外は寒いけど、中じゃ話せないから。栗原いるし、製造メンバーがちょいちょいトイレに行こうと廊下を通るから。
「お前さ……」
店の中がすげぇうるさかったから、外は静かで、俺のぽつりと呟いた声すらよく響いてる。
「好きな奴、いるだろ」
「! な、んで、それを」
少し、青ざめたように見えた。知られてはいけない秘密を知られてしまったって顔。
「いるよな」
「……」
誰にも、気が付かれていないと思っていたのに、っていう怯えた顔。
「やめようぜ」
「……」
妻帯者なんて。
「好きになるのは自由かもしんねぇけど、でも、好きになっちゃダメな相手だろ」
奥さんも、子どももいるんだぞ? 不倫はダメだろ? 家庭壊すんだぞ? 奥さん、泣くぞ? お前のおじさんおばさんだって泣くぞ?
「伝えられないだろ?」
子どもも泣くぞ?
「もっと別の奴にしろよ」
お前だって泣くぞ? だって、絶対にさ、ホント、これ言っちゃったらすげぇ残酷だけど、幸せになんてなれねぇだろ?
今、納得した。
女子との飲み会なんて行ったこともないのに、急に参加した理由。俺と、その、男子校ではよくするらしい抜き合いを一回だけじゃなく何度もした理由。
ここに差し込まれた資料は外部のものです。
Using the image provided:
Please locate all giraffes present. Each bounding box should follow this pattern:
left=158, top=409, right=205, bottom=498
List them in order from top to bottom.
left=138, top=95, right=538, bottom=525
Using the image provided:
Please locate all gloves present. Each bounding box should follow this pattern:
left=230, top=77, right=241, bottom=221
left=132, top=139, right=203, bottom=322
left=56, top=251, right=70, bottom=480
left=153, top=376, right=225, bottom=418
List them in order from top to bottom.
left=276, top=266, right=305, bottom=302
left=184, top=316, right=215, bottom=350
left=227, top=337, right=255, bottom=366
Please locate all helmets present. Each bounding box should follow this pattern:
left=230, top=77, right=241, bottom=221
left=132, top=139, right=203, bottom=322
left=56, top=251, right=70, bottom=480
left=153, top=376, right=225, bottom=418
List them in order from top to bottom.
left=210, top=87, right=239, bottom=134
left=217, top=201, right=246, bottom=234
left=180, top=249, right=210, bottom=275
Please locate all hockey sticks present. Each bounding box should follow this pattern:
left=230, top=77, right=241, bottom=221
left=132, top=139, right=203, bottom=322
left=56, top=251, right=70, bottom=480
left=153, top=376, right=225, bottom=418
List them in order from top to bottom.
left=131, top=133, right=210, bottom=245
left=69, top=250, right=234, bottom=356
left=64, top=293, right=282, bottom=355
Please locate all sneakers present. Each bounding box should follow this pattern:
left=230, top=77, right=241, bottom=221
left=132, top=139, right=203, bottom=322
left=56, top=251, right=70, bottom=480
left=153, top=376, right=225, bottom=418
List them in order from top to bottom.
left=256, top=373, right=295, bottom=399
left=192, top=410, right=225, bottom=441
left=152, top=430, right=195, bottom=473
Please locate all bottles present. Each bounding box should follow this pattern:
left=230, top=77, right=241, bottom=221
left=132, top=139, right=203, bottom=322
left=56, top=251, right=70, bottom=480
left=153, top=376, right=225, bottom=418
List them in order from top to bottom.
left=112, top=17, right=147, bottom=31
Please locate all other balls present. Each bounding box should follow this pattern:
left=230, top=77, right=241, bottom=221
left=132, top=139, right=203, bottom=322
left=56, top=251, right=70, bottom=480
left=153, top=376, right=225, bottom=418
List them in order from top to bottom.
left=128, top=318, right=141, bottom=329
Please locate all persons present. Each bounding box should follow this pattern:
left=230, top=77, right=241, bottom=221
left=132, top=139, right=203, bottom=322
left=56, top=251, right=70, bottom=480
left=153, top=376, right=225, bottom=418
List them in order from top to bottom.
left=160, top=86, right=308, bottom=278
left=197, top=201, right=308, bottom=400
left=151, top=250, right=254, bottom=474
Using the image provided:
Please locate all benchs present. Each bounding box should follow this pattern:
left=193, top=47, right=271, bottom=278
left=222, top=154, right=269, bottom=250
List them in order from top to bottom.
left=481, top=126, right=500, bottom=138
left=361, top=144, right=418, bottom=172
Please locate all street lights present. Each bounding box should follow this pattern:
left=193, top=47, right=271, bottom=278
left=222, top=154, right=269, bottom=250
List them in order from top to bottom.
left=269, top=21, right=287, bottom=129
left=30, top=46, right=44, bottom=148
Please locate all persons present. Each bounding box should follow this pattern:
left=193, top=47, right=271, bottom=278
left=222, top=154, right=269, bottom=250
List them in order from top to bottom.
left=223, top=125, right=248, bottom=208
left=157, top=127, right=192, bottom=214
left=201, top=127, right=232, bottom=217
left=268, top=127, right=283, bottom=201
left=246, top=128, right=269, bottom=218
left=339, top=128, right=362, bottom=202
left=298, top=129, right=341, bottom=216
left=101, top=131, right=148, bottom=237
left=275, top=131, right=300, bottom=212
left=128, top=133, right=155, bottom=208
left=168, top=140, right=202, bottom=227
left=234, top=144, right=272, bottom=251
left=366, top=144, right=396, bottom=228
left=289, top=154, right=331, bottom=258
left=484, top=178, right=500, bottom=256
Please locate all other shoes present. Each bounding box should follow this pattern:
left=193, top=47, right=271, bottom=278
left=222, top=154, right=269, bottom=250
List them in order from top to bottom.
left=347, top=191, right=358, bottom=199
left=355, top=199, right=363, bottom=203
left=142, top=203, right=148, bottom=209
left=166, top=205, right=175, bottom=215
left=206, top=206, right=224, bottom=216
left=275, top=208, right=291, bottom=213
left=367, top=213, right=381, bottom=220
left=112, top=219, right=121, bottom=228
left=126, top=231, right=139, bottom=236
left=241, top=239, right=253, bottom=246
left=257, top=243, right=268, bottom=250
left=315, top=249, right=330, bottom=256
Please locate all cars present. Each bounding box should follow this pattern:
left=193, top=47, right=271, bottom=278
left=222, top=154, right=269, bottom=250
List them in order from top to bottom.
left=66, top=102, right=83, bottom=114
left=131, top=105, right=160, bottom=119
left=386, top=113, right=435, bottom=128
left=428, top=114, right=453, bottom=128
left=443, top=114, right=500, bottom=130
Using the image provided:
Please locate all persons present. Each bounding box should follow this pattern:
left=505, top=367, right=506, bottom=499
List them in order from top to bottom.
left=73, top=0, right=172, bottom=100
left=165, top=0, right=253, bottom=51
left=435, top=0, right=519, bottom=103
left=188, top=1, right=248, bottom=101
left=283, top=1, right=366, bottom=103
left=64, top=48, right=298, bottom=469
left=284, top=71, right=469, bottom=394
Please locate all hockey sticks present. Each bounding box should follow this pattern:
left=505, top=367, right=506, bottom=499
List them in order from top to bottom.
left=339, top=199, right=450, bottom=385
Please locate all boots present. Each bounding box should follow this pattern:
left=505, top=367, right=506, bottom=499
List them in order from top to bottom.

好きになった人が好きになっちゃいけない人だったから、だ。
諦めようと思って女子会に参加したんだろ? それでもやっぱり栗原が好きだった。じゃあ今度は同性の俺を代わりにって思ったけど、やっぱ、本物がいいんだろ? 大人で、優しくて、仕事もできる栗原が。
「やめとけよ」
やめて、俺にしたらいいのに。俺を好きになったらいいのに。
「……ごめっ」
「!」
心臓、止まった。ぽつりと呟いた星乃の蚊の鳴くような声に、心臓止まった。眼鏡の奥、大きな大きな、真っ黒な瞳からでっかい雫がぽとりと落ちたから。
「星、」
「ごめん、なさい……好き……に、なって」
また、ぽとり。
ぽとり。ぽとぽと……ぽと。
「間宮クンのこと」
ぽと……。
「……………………ぇ、ええええええええええ?」
星乃の涙がぽとりと落っこちて、俺は飛び上がった。